The difference is the real deficit, as the Legislature’s nonpartisan budget analyst Gabe Petek sees it — and as common sense dictates. In his review of the revised budget Newsom published in May, Petek said, “Despite the current revenue boom, the state now faces a structural budget imbalance — meaning that current revenues are insufficient to support current expenditures.”

Newsom and lawmakers have been overspending revenue for the past four years since he announced that the state had a surplus of $97.5 billionbased on what the administration later admitted was a $165 billion error in forecasting future revenue.

The spurious surplus caused a sharp increase in spending, which has since outstripped revenue. Ahead of this year’s budget process, Petek pegged the total overspending at $125 billion starting in 2022, covered by what he described as a “wall of debt.”

Newsom promised that its final budget not only will he close the chronic deficit, but he will leave his successor – possibly Xavier Becerra – with a healthy fiscal position. Not only did the budget not close the current deficit, but Jason Sisney, the Assembly’s budget adviser, projects an operating deficit to continue through the next governor’s first four-year term, albeit reduced by 2029-30 to $8.4 billion.

If that happens, it means the “debt wall” could easily exceed $150 billion by then.

Petek has repeatedly warned Newsom and legislative leaders that years of deficit spending leave California ill-equipped to deal with revenue declines because it is heavily reliant on taxing the state’s highest-earning residents, particularly the fruits of their stock market investments and other assets.

“Periods of increased revenue, such as the current cycle of strong personal income tax receipts, are typically when the state needs to strengthen its fiscal position,” Petek said in his May Newsom Budget Review. “Instead, the May revision cuts it — relying on roughly $20 billion in withdrawals from reserves and suspended deposits, as well as $4 billion in borrowing (on top of tens of billions of dollars in existing borrowing) to balance the budget.”

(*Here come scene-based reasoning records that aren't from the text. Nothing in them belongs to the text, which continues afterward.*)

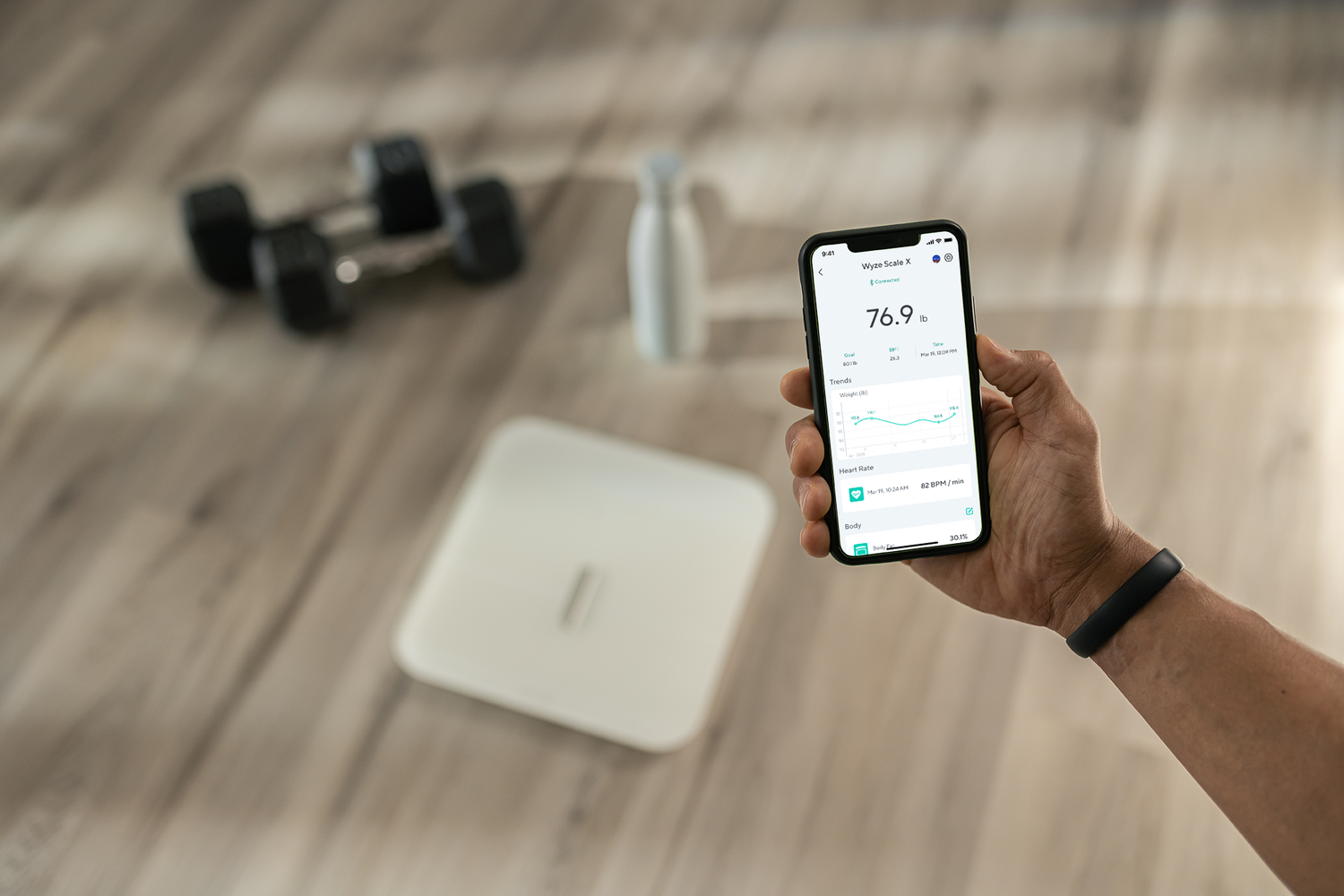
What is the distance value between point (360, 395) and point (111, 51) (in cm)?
82

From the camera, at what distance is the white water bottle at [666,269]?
1094mm

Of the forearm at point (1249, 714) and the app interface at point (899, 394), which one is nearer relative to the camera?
the forearm at point (1249, 714)

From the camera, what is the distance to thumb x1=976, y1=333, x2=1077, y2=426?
0.79 meters

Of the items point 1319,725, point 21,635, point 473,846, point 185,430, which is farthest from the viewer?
point 185,430

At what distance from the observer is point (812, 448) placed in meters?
0.79

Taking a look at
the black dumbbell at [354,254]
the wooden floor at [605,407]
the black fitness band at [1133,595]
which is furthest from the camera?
the black dumbbell at [354,254]

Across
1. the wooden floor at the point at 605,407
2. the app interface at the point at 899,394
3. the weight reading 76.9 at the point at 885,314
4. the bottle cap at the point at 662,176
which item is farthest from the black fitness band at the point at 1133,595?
the bottle cap at the point at 662,176

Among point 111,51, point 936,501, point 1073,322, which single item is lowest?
point 1073,322

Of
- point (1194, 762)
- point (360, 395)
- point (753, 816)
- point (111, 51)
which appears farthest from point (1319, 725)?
point (111, 51)

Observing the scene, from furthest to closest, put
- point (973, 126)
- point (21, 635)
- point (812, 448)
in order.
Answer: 1. point (973, 126)
2. point (21, 635)
3. point (812, 448)

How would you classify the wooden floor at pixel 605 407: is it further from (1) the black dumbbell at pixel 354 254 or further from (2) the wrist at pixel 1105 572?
(2) the wrist at pixel 1105 572

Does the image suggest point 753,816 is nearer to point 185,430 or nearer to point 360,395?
point 360,395

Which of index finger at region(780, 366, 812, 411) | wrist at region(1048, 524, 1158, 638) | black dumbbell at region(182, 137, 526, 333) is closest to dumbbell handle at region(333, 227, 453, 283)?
black dumbbell at region(182, 137, 526, 333)

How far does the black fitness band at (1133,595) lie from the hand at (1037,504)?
0.08ft
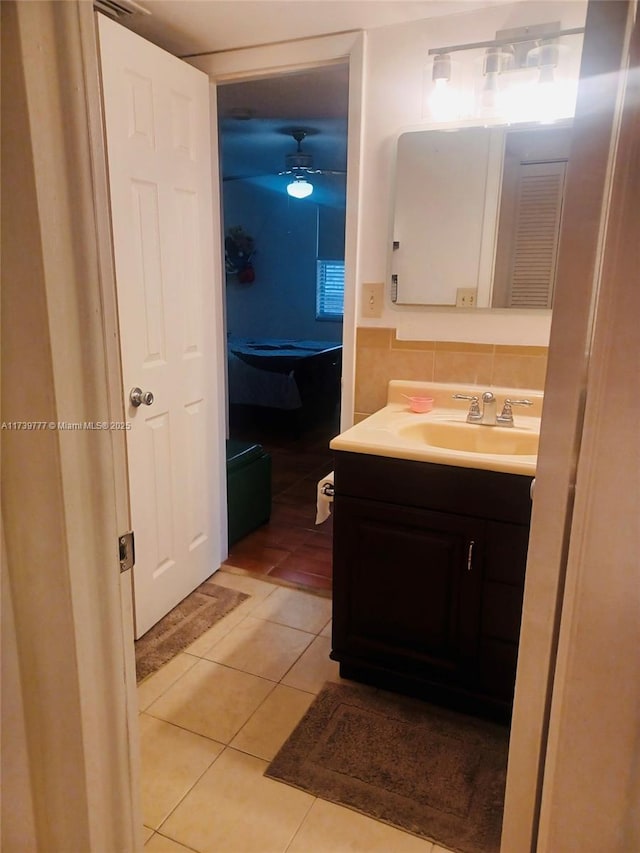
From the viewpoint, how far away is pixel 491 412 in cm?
192

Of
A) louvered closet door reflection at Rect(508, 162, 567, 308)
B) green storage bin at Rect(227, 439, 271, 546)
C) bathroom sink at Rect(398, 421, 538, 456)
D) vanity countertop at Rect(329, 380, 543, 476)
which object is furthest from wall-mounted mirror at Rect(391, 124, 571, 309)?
green storage bin at Rect(227, 439, 271, 546)

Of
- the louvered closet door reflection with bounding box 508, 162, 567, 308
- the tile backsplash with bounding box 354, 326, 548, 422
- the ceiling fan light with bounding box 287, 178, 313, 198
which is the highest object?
the ceiling fan light with bounding box 287, 178, 313, 198

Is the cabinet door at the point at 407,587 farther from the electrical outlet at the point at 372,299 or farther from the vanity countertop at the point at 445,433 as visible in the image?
the electrical outlet at the point at 372,299

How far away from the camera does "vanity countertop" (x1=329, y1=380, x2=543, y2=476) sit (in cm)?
160

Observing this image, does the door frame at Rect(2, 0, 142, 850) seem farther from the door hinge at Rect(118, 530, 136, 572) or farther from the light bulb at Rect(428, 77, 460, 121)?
the light bulb at Rect(428, 77, 460, 121)

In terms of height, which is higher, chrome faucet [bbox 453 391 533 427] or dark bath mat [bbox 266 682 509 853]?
chrome faucet [bbox 453 391 533 427]

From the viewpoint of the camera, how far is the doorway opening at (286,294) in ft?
9.44

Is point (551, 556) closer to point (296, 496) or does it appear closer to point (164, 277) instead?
point (164, 277)

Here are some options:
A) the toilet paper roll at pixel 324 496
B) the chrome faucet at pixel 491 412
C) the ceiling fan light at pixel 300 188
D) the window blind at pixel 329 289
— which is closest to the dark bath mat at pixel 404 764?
the toilet paper roll at pixel 324 496

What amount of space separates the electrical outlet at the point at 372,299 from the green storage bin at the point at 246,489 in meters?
1.08

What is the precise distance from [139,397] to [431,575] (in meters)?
1.12

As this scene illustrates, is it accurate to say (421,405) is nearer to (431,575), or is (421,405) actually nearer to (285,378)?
(431,575)

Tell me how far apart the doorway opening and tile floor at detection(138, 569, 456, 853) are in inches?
16.7

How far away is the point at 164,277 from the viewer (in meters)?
2.06
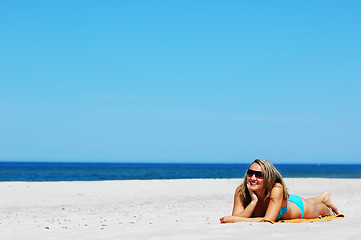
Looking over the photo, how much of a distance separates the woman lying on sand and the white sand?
30 centimetres

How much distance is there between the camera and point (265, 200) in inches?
260

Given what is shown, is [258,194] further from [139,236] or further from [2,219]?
[2,219]

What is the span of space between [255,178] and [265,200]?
53 cm

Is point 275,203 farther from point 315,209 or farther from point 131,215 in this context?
point 131,215

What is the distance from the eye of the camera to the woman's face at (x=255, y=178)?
20.4 feet

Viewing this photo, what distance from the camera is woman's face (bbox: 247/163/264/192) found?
623cm

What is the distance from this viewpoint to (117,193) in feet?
57.4

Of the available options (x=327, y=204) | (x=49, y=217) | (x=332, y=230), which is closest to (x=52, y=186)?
(x=49, y=217)

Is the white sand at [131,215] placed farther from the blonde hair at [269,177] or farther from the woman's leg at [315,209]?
the blonde hair at [269,177]

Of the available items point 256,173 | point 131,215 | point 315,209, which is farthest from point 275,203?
point 131,215

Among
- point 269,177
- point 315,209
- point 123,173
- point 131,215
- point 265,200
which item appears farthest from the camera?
point 123,173

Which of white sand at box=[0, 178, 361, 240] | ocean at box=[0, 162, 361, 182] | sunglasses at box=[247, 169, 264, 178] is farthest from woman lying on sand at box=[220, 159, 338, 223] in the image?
ocean at box=[0, 162, 361, 182]

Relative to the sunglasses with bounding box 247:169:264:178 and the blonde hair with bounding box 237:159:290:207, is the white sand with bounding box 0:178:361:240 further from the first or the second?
the sunglasses with bounding box 247:169:264:178

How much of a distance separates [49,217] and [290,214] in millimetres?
5611
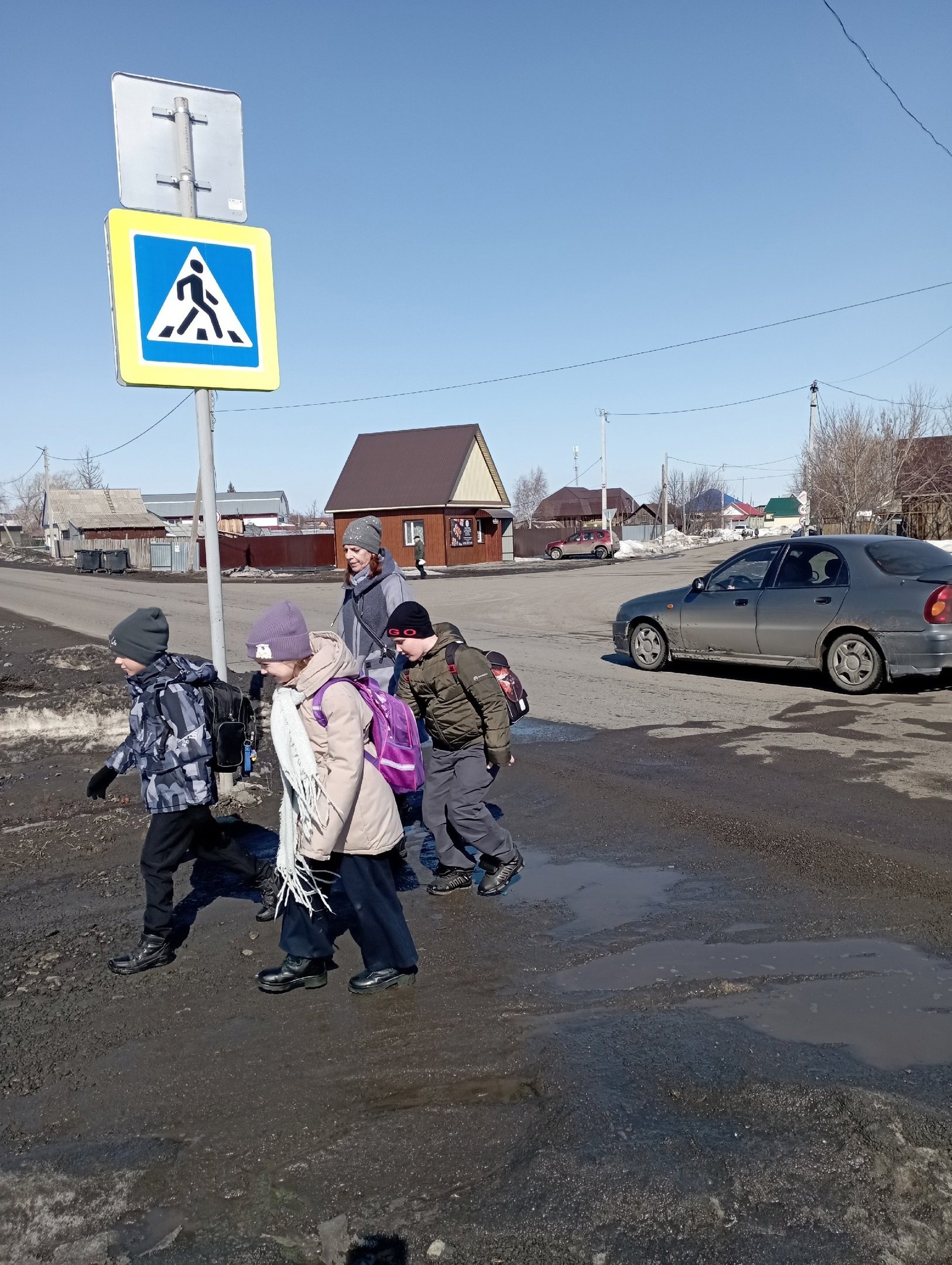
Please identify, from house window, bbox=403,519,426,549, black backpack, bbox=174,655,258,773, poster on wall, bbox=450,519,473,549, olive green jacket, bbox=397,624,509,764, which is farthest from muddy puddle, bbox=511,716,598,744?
poster on wall, bbox=450,519,473,549

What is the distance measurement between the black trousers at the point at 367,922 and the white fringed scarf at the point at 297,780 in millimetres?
116

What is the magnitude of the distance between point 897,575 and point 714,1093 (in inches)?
295

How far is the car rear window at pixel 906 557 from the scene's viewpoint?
9.46 m

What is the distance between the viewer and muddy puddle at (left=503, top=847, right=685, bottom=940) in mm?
4457

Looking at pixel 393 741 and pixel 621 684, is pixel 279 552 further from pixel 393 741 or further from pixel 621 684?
pixel 393 741

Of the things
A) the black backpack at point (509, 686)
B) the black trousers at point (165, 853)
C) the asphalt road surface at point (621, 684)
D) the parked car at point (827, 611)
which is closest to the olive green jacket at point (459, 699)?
the black backpack at point (509, 686)

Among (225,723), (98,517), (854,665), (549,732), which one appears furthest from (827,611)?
(98,517)

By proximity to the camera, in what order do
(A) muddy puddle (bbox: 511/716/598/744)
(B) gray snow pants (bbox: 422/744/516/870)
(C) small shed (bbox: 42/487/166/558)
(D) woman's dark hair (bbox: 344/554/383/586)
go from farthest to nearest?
(C) small shed (bbox: 42/487/166/558)
(A) muddy puddle (bbox: 511/716/598/744)
(D) woman's dark hair (bbox: 344/554/383/586)
(B) gray snow pants (bbox: 422/744/516/870)

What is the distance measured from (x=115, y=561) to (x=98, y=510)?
3475 centimetres

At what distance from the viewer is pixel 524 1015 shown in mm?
3559

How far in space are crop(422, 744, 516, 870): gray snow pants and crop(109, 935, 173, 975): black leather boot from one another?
1404mm

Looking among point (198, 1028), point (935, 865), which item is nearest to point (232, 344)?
point (198, 1028)

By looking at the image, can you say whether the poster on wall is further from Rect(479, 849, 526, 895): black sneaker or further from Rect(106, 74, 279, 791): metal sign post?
Rect(479, 849, 526, 895): black sneaker

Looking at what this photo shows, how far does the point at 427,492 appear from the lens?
45719 millimetres
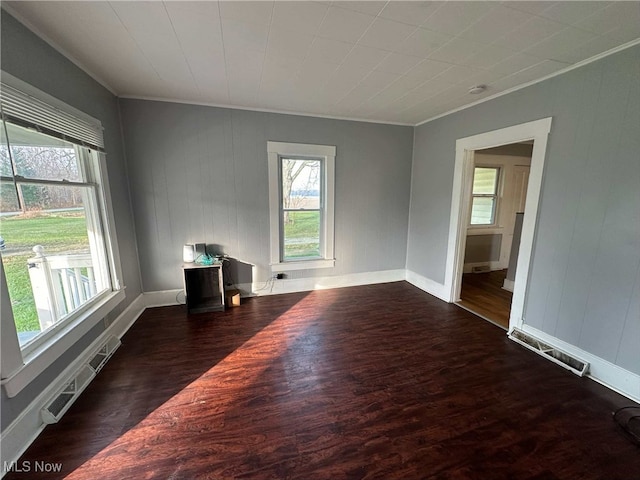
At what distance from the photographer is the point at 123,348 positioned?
246 cm

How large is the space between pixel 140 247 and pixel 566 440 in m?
4.28

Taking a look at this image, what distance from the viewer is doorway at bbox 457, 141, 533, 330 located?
4.57 m

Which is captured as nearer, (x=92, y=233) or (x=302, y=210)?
(x=92, y=233)

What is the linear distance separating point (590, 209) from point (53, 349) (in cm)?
417

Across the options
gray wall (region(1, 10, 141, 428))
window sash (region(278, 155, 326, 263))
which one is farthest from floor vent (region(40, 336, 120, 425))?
window sash (region(278, 155, 326, 263))

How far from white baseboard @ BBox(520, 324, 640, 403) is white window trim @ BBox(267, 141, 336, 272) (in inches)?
109

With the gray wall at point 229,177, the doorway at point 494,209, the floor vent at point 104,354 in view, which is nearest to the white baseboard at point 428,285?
the doorway at point 494,209

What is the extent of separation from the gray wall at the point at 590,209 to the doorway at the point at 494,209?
1877mm

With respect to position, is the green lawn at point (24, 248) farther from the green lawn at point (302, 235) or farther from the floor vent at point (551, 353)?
the floor vent at point (551, 353)

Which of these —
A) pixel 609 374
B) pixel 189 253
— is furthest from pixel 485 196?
pixel 189 253

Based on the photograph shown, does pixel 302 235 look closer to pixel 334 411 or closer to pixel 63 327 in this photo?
pixel 334 411

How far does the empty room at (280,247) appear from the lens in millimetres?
1504

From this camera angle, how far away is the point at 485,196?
4.80 metres

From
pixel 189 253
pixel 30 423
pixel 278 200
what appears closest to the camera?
pixel 30 423
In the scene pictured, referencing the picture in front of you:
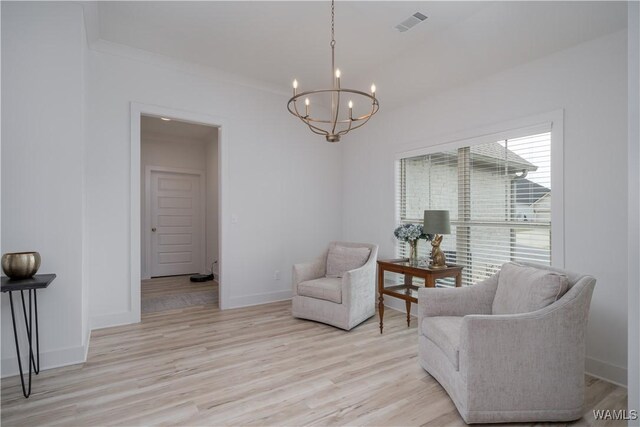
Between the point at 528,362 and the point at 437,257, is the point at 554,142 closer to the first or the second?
the point at 437,257

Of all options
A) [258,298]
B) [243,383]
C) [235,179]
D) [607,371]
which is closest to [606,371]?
[607,371]

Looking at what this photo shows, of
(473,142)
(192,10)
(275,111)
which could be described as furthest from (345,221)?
(192,10)

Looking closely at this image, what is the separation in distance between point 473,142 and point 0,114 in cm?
403

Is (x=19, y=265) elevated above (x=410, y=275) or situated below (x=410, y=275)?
above

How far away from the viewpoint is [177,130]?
233 inches

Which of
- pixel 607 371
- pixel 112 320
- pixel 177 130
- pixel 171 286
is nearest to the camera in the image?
pixel 607 371

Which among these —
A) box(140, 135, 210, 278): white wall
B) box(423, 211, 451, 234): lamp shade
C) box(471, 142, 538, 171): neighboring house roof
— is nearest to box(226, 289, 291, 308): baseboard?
box(423, 211, 451, 234): lamp shade

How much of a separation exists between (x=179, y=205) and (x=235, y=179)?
2920 millimetres

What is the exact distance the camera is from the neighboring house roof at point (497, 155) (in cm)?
300

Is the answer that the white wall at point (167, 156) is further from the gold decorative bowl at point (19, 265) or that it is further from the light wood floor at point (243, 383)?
the gold decorative bowl at point (19, 265)

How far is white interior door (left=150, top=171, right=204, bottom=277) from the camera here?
6.32 meters

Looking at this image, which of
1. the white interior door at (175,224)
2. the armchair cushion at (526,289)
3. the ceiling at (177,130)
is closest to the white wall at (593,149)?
the armchair cushion at (526,289)

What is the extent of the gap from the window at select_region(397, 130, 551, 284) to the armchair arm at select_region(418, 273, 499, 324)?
2.72ft

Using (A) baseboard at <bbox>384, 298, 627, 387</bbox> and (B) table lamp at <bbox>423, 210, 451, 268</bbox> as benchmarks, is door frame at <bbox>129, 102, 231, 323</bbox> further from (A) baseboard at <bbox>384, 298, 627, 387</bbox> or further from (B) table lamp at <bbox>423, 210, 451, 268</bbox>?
(A) baseboard at <bbox>384, 298, 627, 387</bbox>
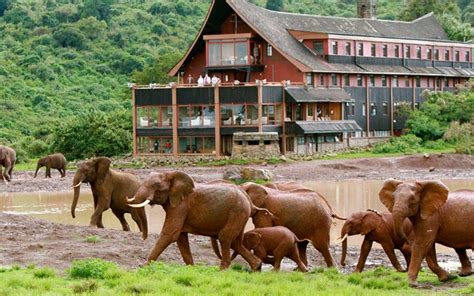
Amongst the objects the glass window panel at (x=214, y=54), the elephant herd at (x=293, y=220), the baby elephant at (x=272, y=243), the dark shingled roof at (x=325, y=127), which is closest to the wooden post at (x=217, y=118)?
the dark shingled roof at (x=325, y=127)

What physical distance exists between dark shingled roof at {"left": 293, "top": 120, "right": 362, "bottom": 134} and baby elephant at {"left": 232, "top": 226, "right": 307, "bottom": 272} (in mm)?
46594

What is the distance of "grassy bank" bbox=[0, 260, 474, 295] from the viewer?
15766 mm

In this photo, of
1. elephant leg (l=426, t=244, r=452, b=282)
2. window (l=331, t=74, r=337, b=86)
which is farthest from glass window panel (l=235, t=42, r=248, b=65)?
elephant leg (l=426, t=244, r=452, b=282)

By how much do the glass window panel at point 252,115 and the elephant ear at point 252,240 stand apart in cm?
4553

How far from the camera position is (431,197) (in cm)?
1741

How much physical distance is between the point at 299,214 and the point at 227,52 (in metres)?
50.3

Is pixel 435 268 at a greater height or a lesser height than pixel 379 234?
lesser

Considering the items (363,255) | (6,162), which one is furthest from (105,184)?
(6,162)

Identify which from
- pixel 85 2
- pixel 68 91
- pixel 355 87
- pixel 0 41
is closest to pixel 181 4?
pixel 85 2

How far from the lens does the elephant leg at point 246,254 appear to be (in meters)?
18.7

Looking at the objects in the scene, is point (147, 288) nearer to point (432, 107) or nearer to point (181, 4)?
point (432, 107)

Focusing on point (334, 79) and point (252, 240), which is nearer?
point (252, 240)

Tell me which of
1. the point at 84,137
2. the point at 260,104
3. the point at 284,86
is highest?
the point at 284,86

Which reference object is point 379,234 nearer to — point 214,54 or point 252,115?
point 252,115
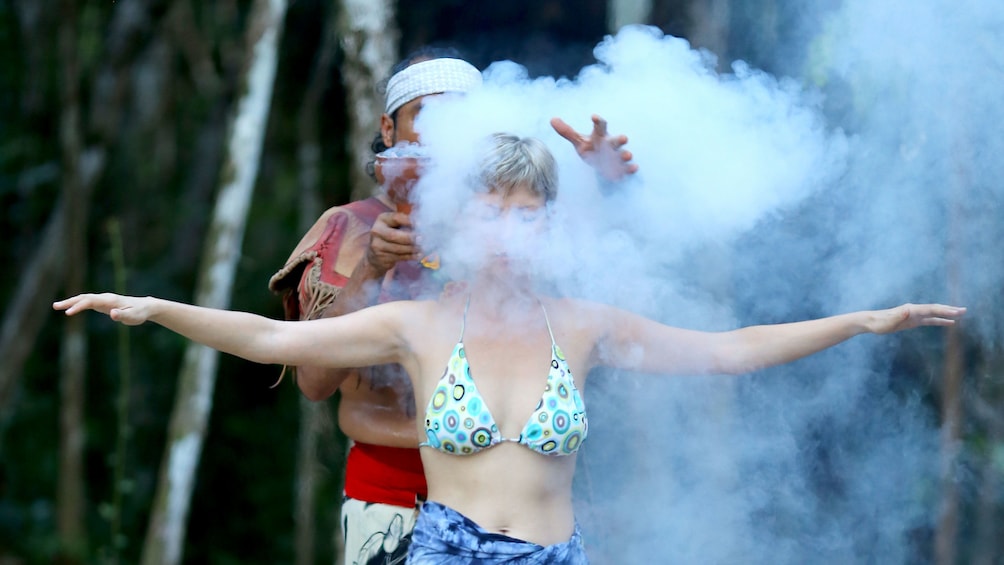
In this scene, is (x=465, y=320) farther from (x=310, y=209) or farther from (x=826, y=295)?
(x=310, y=209)

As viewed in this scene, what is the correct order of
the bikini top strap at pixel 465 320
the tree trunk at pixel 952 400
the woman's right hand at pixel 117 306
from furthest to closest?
the tree trunk at pixel 952 400, the bikini top strap at pixel 465 320, the woman's right hand at pixel 117 306

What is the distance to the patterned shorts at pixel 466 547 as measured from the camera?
2090 millimetres

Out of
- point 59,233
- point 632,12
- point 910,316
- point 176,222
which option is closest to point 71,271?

“These actions should be reserved for addressing revenue shortfalls in downturns, not for balancing the budget during revenue booms.”

Unfortunately, Newsom and legislative leaders ignored that advice in crafting the final budget — one that increases spending over May’s budget by another $5 billion, reversing many of the cuts to health care and welfare programs that Newsom’s budget contained.

The budget represents a double failure of the political leadership of the state. Both the practice of overspending revenues and covering them with more debt continues. He devalues ​​the language by claiming to have balanced a very unbalanced budget.

Unfortunately, much of the state-run political media tended to repeat politicians’ false claims rather than take Petek’s far more realistic view of the state’s highly unbalanced finances, and thus were complicit in the fraud.